À seize ans il sort de l'université aussi ignorant qu'il y est entré. Il commence, avec la permission du roi et sous un gouverneur donné par la cour, quelques voyages prématurés à Gênes, à Milan, à Florence, à Sienne, à Rome et à Naples.

«Nous arrivâmes à Naples le second jour des fêtes de Noël: on pouvait se croire au printemps. L'entrée de Capo di China, par les Études et la rue de Tolède, me présenta cette ville comme la plus riante et la plus peuplée que j'eusse encore vue jusque-là, et demeurera toujours présente à ma mémoire. Plus tard, ce fut autre chose, lorsqu'il fallut aller nous loger à une espèce de cabaret, dans le plus obscur et le plus sale cul-de-sac de la ville. Et il le fallait bien: toutes les hôtelleries un peu propres étaient remplies d'étrangers. Cette contrariété répandit de la tristesse sur mon séjour à Naples, car le lieu que j'habite, joyeux ou non, a toujours eu sur mon faible cerveau une irrésistible influence jusque dans l'âge le plus avancé.

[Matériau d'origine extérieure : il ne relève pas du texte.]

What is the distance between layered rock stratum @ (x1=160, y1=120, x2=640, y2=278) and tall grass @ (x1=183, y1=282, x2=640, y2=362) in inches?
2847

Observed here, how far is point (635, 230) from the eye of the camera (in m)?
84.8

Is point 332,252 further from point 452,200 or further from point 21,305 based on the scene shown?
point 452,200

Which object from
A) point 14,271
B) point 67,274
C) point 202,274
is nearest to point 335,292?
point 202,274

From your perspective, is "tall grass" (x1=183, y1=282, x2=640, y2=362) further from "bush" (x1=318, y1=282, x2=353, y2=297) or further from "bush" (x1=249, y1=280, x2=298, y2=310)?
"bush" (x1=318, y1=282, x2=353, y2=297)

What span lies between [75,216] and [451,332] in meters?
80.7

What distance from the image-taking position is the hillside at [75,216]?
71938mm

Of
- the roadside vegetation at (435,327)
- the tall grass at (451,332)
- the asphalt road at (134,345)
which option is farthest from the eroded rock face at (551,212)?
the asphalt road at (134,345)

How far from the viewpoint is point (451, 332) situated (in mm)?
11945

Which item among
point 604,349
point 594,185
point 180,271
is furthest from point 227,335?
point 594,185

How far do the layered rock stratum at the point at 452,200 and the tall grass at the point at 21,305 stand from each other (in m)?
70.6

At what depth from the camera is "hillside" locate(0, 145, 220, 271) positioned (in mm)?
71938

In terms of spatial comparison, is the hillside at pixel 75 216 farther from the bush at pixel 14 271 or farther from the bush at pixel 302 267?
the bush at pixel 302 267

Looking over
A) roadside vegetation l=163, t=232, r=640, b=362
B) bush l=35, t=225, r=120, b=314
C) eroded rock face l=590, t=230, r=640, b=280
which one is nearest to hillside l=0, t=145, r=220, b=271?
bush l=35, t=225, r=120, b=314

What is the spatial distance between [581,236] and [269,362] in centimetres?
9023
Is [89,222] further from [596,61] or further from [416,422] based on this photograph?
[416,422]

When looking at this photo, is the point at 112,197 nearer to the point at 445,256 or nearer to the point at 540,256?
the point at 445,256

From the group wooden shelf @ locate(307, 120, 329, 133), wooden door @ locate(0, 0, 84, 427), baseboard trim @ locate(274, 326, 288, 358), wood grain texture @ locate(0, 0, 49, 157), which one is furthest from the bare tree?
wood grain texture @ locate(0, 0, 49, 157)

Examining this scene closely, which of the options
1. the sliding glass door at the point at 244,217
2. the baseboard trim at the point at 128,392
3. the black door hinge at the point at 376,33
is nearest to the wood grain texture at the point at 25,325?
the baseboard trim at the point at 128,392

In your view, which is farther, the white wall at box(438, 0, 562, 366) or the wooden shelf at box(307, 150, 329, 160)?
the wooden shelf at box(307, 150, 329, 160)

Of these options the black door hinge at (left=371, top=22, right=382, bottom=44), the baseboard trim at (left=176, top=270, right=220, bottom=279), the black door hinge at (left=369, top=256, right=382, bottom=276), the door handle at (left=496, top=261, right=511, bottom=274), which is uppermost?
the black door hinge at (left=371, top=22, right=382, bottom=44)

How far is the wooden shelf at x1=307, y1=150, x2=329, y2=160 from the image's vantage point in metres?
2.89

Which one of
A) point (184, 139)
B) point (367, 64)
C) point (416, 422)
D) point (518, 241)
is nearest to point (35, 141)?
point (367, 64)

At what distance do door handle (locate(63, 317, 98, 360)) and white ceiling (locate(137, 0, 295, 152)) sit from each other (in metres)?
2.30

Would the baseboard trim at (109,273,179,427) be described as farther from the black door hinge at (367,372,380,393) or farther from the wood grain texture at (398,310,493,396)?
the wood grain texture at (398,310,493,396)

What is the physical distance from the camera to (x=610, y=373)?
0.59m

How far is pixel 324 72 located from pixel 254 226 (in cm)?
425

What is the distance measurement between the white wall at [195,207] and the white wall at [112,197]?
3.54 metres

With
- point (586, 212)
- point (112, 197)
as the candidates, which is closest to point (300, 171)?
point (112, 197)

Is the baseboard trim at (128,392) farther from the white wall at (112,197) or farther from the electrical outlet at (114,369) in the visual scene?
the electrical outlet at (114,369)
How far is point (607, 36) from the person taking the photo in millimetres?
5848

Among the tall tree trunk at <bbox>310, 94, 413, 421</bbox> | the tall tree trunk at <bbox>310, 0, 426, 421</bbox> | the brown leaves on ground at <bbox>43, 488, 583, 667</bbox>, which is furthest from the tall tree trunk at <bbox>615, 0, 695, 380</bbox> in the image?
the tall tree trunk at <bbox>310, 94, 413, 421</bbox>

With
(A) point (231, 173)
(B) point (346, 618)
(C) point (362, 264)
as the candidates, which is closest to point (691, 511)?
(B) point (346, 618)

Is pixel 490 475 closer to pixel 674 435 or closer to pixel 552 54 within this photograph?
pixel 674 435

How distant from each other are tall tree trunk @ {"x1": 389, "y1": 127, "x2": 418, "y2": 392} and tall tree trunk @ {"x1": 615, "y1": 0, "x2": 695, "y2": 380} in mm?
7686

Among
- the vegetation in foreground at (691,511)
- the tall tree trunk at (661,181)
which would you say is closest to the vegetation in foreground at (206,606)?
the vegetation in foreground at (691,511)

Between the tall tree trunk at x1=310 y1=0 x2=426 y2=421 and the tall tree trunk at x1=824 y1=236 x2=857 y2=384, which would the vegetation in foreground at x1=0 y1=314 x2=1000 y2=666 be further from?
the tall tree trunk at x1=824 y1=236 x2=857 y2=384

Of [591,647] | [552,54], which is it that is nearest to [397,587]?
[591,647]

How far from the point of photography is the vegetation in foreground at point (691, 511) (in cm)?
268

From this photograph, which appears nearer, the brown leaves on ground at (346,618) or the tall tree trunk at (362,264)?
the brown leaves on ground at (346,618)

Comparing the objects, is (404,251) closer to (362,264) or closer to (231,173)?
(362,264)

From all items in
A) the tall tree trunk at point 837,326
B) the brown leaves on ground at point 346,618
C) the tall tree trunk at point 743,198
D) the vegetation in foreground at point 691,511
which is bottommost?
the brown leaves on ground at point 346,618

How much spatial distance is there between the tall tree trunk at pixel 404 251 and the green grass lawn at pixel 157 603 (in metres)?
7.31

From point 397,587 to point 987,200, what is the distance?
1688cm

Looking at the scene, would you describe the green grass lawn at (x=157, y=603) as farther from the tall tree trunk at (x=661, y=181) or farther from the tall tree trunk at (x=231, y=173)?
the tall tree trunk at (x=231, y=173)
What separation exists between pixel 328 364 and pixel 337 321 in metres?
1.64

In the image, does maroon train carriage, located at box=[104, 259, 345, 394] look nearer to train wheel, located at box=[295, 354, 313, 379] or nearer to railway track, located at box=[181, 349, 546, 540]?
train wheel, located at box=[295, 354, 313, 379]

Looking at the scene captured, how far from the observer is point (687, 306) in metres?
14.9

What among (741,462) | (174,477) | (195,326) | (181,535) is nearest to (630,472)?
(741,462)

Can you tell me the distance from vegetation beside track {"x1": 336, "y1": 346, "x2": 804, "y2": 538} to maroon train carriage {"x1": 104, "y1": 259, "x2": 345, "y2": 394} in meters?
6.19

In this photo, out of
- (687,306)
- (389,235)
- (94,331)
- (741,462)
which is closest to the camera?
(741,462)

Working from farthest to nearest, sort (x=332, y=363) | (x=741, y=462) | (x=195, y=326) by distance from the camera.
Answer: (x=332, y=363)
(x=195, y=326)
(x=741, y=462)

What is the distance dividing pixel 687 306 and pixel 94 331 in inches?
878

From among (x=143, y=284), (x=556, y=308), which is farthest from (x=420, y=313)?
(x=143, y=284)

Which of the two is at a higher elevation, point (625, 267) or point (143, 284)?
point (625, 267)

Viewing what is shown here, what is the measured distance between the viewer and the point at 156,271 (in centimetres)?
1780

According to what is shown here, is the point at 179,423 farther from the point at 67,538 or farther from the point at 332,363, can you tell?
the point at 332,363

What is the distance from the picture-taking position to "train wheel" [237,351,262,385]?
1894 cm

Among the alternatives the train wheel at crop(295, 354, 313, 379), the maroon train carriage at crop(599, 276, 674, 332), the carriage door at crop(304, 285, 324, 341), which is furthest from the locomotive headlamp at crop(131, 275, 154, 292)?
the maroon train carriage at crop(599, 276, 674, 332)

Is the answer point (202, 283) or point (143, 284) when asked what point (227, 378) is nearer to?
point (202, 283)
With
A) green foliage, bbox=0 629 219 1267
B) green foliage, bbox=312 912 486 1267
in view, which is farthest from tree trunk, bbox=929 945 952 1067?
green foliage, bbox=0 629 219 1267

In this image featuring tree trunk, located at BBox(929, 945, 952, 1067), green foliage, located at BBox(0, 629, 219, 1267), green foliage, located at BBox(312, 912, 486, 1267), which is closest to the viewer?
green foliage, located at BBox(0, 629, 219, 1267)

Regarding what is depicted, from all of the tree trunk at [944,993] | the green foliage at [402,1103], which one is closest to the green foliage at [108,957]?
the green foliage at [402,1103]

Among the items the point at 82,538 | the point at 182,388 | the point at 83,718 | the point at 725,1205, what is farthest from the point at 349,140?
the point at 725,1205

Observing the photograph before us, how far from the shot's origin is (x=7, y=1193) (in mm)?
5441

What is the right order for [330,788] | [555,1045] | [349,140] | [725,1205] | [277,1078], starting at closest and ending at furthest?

«Dès les premiers jours, notre ministre me présenta dans plusieurs maisons; et, soit à cause des spectacles publics, soit pour le nombre des fêtes particulières et la variété des amusements, le carnaval me parut plus brillant et plus agréable qu'aucun de ceux que j'eusse encore vus à Turin. Et cependant, au milieu de ce tourbillon nouveau et continuel, entièrement libre de ma personne, avec ma fortune, mes dix-huit ans et une figure avenante, je trouvais au fond de toutes ces choses la satiété, l'ennui, la douleur. Mon plaisir le plus vif, c'était la musique des bouffes au théâtre nouveau; mais toujours cette mélodie, si délicate qu'elle fût, me laissait dans l'âme un long et triste murmure de mélancolie; et alors s'éveillaient en moi, par milliers, les idées les plus sombres et les plus funestes. J'y trouvais un plaisir amer, et j'allais m'en nourrir solitairement sur les plages retentissantes de Chiaja et de Portici. J'avais fait connaissance avec quelques jeunes seigneurs de Naples, mais sans me lier avec eux; mon caractère assez sauvage ne me permettait pas de rechercher les autres, et cette sauvagerie, vivement empreinte sur mon visage, empêchait les autres de me rechercher à leur tour. Il en était de même avec les femmes: je me sentais beaucoup de penchant pour elles, mais je ne trouvais de charme qu'à celles qui étaient modestes, sans pouvoir jamais plaire qu'à celles qui ne l'étaient point; toujours mon coeur restait vide. En outre, possédé du désir de voyager au-delà des monts, j'évitais avec soin de me laisser surprendre dans quelque lien d'amour. Aussi, pendant ce premier voyage, je ne donnai dans aucun piége. Tout le jour, je courais dans ces petits cabriolets si divertissants, pour voir les merveilles qui étaient à quelque distance; pour les voir, non, je n'en étais aucunement curieux, et d'ailleurs je n'y entendais rien, mais pour le plaisir de la route. Je n'étais jamais las d'aller, mais, dès que je m'arrêtais, aussitôt je souffrais.